A lot of the background for the episode that fleshes out Han-su’s story came from Hugh’s research on the 1923 Kanto earthquake, also called the Tokyo-Yokohama earthquake.

"That’s where Han-su was. That explains so much of how he gets to where he is when he meets Sun-ja.” 

So if you’re wondering whether the episode was sheer fanservice you can rest assured it isn’t, though fans of the actor will surely not be complaining.

Lee Min-ho is nothing like his character and that’s great

As to what Min-ho himself thought was the most challenging aspect of playing his character: "The biggest challenge for me in portraying Han-su was the way of communication.

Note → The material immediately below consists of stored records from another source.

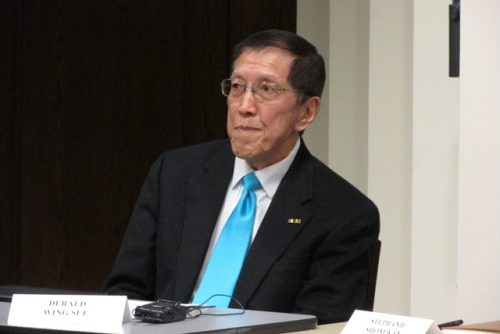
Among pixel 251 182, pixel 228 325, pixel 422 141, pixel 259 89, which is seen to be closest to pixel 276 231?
pixel 251 182

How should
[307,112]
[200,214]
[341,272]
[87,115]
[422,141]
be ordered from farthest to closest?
[87,115]
[422,141]
[307,112]
[200,214]
[341,272]

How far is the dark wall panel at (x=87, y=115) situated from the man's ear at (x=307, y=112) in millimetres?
1901

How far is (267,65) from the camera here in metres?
2.63

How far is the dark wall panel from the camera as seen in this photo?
4.30m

We now live in the days where we just logically communicate with each other, and we share our emotions.”

In contrast, he said, his character was not the type to share his feelings and would resort to telling Sun-ja what to do without getting her input.

"I am not that kind of person!” he laughingly emphasised, so he worried he would not clearly convey that in his depiction of Han-su.

Actor Jin Ha probably had the hardest time on the show

During the media roundtable, it sometimes felt like it was "Jin Ha appreciation day” as pretty much everyone — from his co-stars to the showrunner and directors — had a good word to say about him.

Jin Ha played Sun-ja’s grandson, Solomon Baek, and had to speak not one but three different languages in the show and for one of the languages, Japanese, he had to speak it in two different dialects. 

Youn Yuh-jung who played Sun-ja in her later years was one who had nothing but praise for her co-star.  She said she had no idea who Jin was before the show, and said her son had told her he was "very good.” 

Apparently her son had watched him in a show that wasn’t very good but Jin Ha had impressed him.

Youn laughed and said that while she didn’t believe her son then, she believed him now.

Showrunner Hugh also said she believed that Jin Ha would be one of the breakout stars of Pachinko due to his impressive performance.

Whether or not you’ve read the book, Pachinko promises to be a very good reason to tune into Apple TV+ on March 25. It currently has a seven-day free trial though recent purchasers of Apple devices will get a three-month free trial.